Per fortuna questi ultimi sono una minima parte…
Resta da notare che nelle aree delle scienze umane e sociali, in cui forse la carenza di banche dati e strumenti online gioca un ruolo determinante, si riscontrano con maggior frequenza i due estremi: gli entusiasti che hanno colto le opportunità (a Torino sono la maggioranza, come provano le dieci riviste open access nate negli ultimi due anni) e gli oltranzisti ancora legati alla carta, che vedono non solo l’Open Access ma complessivamente il web e l’online come un potenziale nemico.
Torino è stata la prima università italiana a predisporre un regolamento sul tema.
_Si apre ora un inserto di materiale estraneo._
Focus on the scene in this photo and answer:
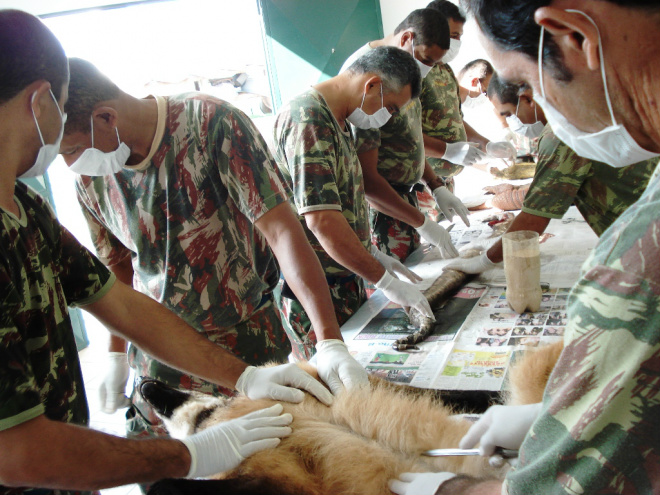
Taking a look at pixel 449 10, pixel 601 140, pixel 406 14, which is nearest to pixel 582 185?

Come è stato accolto?
Il Regolamento è stato votato in Consiglio di amministrazione e in Senato, e poi firmato dal Rettore. Inizialmente è passato un po’ sotto silenzio. In seguito ai seminari tenuti in tutti i dipartimenti, gli autori hanno colto l’importanza dei fondamenti del regolamento, che si basa sul principio per cui i risultati della ricerca finanziata con fondi pubblici devono essere pubblicamente disponibili. Per questo, una larga maggioranza ha capito la portata etica e lo ha accolto con convinzione. Resta poi una fascia che invece lo vede come l’ennesima imposizione burocratica e una minoranza che lo vede come una gabbia che ha imprigionato le istanze libertarie dell’Open Access. Confido che, a fronte del riscontro che sarà certamente molto positivo in termini di visibilità e citazioni, molti si renderanno conto che non si tratta solo di una imposizione ma di una grande opportunità. Una certa difficoltà oggettiva, che in certi casi può scoraggiare anche i meglio intenzionati, nasce dalle procedure di verifica e controllo. Non dimentichiamo che il nostro regolamento adotta il principio del self-archiving, quindi del deposito della versione consentita dall’editore.
Qual è l’elemento che risulta più difficile da far comprendere?
Le difficoltà maggiori nascono dalla questione della gestione dei diritti d’autore e dei relativi contratti di cessione. È difficile per esempio far capire che in presenza di contratto l’autore ha ceduto tutti i diritti e può depositare solo ciò che l’editore concede. Quanto agli strumenti, molti autori, soprattutto nell’area scientifica, non sono a conoscenza del fatto che gli editori internazionali abbiano dichiarato le loro politiche di deposito nella banca dati Sherpa Romeo, e si stupiscono positivamente del fatto che oltre il 70% consenta qualche forma di deposito.